Keywords: Annular Gap Junctions, Clathrin, Connexins, Endocytosis, Gap Junctions, RNAi

1. Introduction

The role of clathin in vesicle endocytosis is well documented. Clathrin forms a typical curved lattice around endocytic vesicles that are internalized at the plasma membrane (PM) [1]. However, clathrin has also been implicated in the internalization of viruses, pathogenic bacteria, and even latex beads [2–4]. We have discovered an additional clathrin-mediated endocytosis (CME) process that results in the internalization of double-membrane vesicles from the PMs of cells that are coupled by gap junctions (GJs) [5].

GJs consist of transmembrane channels that bridge the PMs to provide direct intercellular communication. GJ channels cluster into so-called “plaques” containing a few to tens of thousands of channels.

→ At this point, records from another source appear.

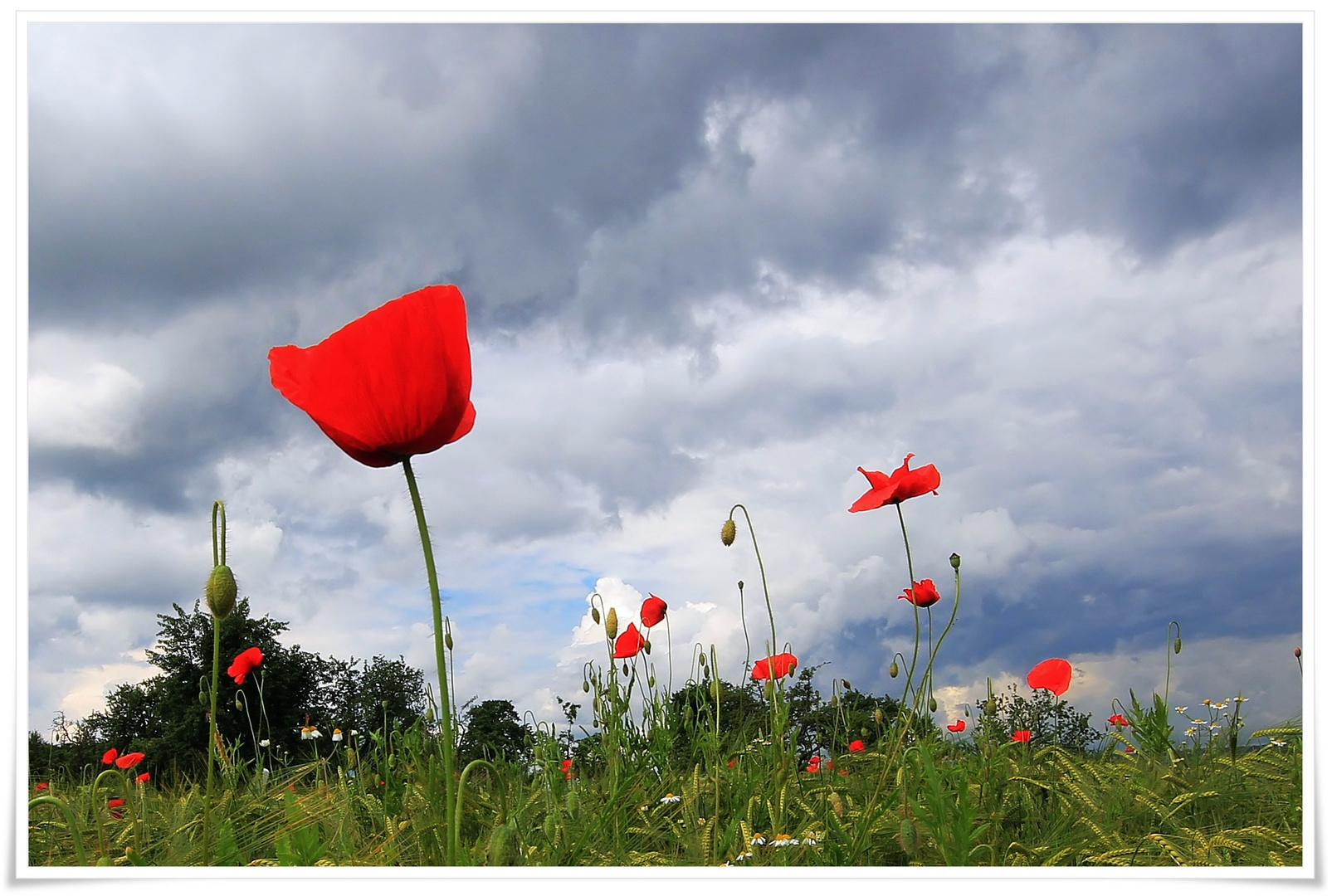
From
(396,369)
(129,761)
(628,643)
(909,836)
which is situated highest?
(396,369)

The channels facilitate diffusion of ions and small molecules, thus coupling the connected cells electrically and metabolically. GJ function has been determined vital for embryonic development, regulating differentiation and growth, and in maintaining tissue homeostasis. The essential role of GJ intercellular communication (GJIC) is manifested by numerous known mutations in GJ proteins, which have been linked to deafness, neuropathies, cataracts, skin disorders, and defects in cranio-facial development.

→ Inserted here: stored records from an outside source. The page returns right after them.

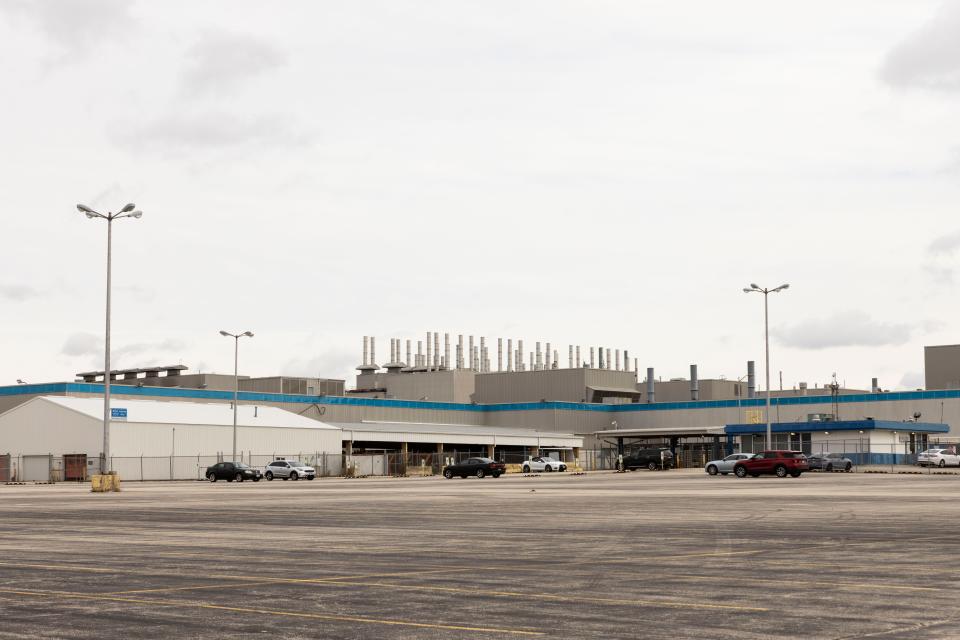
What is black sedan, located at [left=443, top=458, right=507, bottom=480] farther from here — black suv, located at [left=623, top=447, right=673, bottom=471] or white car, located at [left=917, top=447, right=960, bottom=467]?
white car, located at [left=917, top=447, right=960, bottom=467]

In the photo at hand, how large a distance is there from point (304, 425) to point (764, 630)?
306 feet

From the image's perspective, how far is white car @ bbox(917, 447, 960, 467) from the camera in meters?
91.8

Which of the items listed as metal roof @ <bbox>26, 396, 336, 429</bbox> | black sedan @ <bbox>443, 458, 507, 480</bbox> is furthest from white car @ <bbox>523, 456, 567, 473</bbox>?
black sedan @ <bbox>443, 458, 507, 480</bbox>

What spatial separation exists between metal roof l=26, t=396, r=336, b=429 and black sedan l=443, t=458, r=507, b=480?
23.1 meters

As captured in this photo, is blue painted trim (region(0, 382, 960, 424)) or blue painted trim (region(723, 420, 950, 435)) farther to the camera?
blue painted trim (region(0, 382, 960, 424))

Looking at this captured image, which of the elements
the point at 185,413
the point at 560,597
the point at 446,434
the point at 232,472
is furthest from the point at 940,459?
the point at 560,597

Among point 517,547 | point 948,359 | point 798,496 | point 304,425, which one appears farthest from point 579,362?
point 517,547

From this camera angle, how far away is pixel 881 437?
313 feet

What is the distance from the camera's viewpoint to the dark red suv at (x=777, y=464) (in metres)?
68.7

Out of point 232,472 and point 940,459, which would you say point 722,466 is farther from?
point 232,472

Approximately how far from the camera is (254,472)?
256 feet

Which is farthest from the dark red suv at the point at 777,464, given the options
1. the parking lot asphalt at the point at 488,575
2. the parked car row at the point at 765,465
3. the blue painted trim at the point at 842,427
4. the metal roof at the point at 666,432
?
the metal roof at the point at 666,432

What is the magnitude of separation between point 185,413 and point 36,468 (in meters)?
12.6

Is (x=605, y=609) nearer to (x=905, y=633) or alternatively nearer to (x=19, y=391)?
(x=905, y=633)
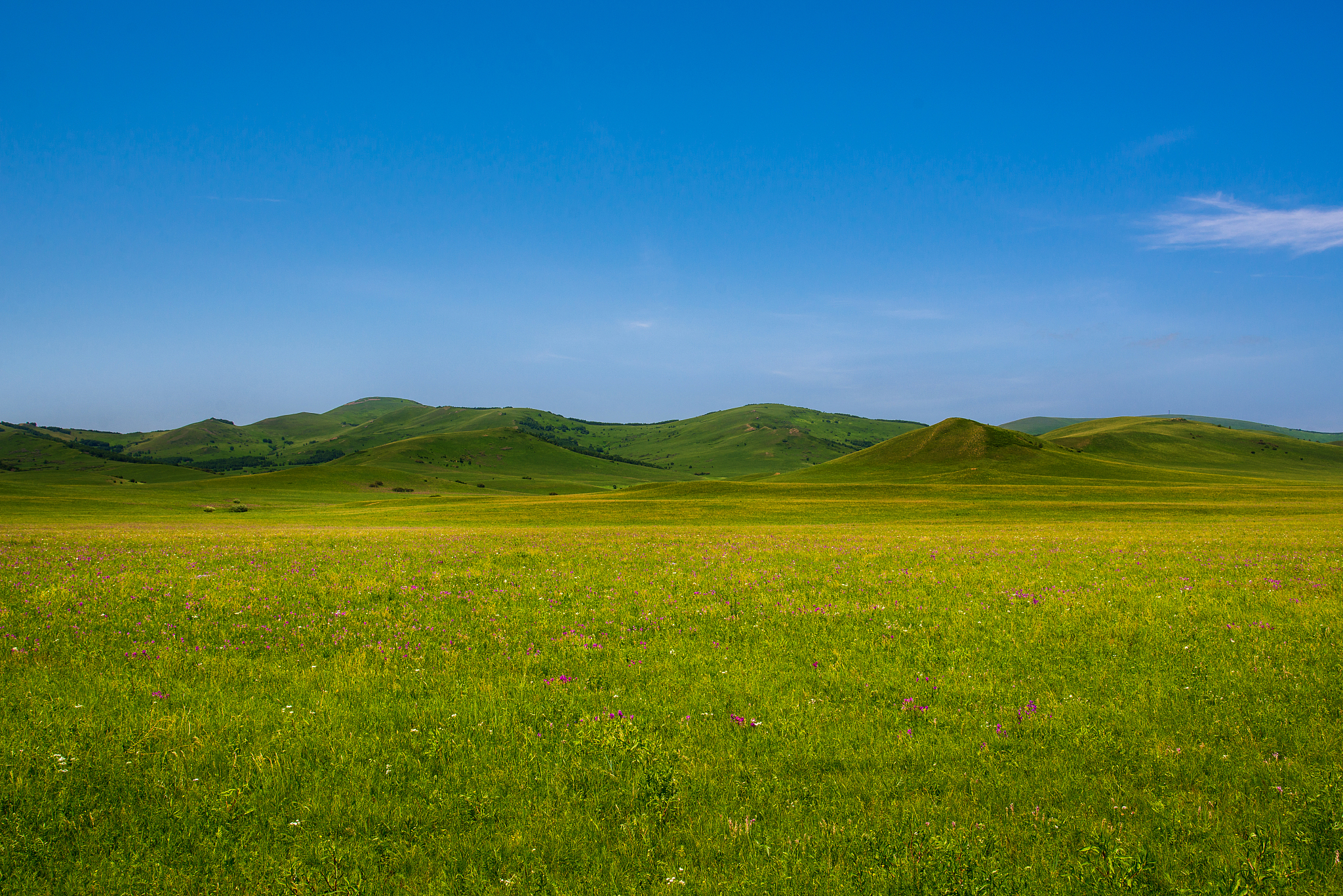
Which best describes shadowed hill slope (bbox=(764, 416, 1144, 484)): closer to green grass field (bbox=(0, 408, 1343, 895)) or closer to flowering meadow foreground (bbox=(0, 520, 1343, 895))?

Two half-channels, or connexons, each synthesized by one of the coupled cells, dock head-to-head in the extracellular space to form the complete GJ channel. Six transmembrane proteins, termed connexins, oligomerize around a central hydrophilic pore to shape the connexon. Connexin proteins represent a large gene-family with connexin 43 (Cx43) being most ubiquitously expressed. It is evident, that GJIC needs to be regulated precisely for proper cellular function. GJ channel activity is regulated by both, channel opening and closing (gating) in response to physiological parameters, such as intracellular pH, Ca²⁺ concentration, and Cx phosphorylation [6–8], and by controlled channel biosynthesis and internalization [9, 10]. Regulated GJ channel internalization, for example, is vital to cell migration and wound healing, as well as for cell division, when cells uncouple at beginning of mitosis, and re-couple at cytokinesis [11]; and misregulation of GJ channel internalization potentially leads to severe pathological conditions, such as cancer metastasis, pulmonary edema, ischemia, and hemorrhagic fevers.

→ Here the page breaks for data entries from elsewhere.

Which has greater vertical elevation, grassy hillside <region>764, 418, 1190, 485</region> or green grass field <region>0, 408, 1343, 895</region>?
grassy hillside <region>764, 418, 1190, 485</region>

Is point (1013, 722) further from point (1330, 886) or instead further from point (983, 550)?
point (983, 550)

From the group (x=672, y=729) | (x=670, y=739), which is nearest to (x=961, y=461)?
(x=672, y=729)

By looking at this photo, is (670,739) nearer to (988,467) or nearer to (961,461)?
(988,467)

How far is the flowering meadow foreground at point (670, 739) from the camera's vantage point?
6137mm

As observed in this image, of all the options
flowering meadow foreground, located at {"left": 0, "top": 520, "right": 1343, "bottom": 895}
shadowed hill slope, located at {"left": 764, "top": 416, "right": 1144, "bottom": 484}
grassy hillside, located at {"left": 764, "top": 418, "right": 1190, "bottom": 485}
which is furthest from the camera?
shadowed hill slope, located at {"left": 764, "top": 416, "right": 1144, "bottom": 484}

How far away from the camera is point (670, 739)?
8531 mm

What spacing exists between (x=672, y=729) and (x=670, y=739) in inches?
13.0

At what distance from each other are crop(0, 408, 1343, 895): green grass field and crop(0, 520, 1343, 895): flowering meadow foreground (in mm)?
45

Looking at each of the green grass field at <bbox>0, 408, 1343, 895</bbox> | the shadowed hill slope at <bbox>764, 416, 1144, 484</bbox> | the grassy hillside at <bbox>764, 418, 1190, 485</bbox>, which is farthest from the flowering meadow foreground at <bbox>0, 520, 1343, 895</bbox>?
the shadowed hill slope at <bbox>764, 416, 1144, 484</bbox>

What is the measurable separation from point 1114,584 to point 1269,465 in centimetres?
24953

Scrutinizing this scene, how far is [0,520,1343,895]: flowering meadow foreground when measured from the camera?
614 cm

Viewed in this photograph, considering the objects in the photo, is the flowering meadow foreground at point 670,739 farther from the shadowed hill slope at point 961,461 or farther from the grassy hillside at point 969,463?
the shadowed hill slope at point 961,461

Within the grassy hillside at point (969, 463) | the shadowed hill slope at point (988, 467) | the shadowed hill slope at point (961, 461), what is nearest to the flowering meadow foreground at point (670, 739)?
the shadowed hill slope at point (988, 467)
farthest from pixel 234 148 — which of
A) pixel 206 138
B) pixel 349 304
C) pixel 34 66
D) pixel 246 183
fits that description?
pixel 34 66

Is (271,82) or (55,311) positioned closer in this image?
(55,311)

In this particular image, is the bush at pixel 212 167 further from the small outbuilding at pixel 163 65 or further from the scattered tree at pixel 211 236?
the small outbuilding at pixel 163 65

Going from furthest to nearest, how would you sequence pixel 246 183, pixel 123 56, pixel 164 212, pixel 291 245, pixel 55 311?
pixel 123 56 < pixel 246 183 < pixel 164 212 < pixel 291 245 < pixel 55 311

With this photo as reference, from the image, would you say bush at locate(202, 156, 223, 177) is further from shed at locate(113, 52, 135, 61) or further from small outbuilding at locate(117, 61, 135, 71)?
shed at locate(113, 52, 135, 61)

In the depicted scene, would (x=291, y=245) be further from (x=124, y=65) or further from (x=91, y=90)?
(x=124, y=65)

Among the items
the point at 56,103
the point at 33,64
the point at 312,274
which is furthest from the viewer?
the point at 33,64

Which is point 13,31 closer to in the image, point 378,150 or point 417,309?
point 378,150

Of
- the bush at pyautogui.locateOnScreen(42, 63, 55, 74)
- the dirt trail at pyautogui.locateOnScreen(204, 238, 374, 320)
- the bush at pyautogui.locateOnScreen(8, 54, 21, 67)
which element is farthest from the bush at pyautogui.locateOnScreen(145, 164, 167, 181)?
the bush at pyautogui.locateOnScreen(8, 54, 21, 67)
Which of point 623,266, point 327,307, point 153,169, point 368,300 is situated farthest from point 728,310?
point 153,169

We discovered that cells internalize their GJs in response to various endogenous and exogenous stimuli, including exposure to inflammatory mediators and nongenomic carcinogens [5] (Gilleron et al., manuscript submitted; Baker et al., manuscript in preparation). GJ internalization results in the formation of cytoplasmic double-membrane GJ vesicles (earlier termed annular GJs [AGJs]) that are degraded by lysosomal pathways. Interestingly, the GJ vesicle lumen and the inner vesicle membrane are derived from cytoplasm and PM of the neighboring cell, while the outer vesicle membrane is derived from the PM of the internalizing cell [5, 12]. We further found that clathrin, and clathrin-associated proteins colocalize with internalizing GJs and GJ vesicles, suggesting a role for these proteins in GJ internalization [5]. Knocking down protein expression levels using RNA interference (RNAi), we now show that cellular depletion or functional inhibition of clathrin, the clathrin-adaptor proteins AP-2 and Dab2, and of the GTPase dynamin significantly inhibits GJ internalization.

2. Materials and Methods

2.1. Cell culture and connexin constructs

HeLa cells (CCL 2, American Type Culture Collection, Manassas, VA) were cultured under standard conditions as described [13]. For all experiments cells were grown on round 22 mm diameter glass cover slips coated with poly-L-lysine (Sigma-Aldrich, St. Louis, MO).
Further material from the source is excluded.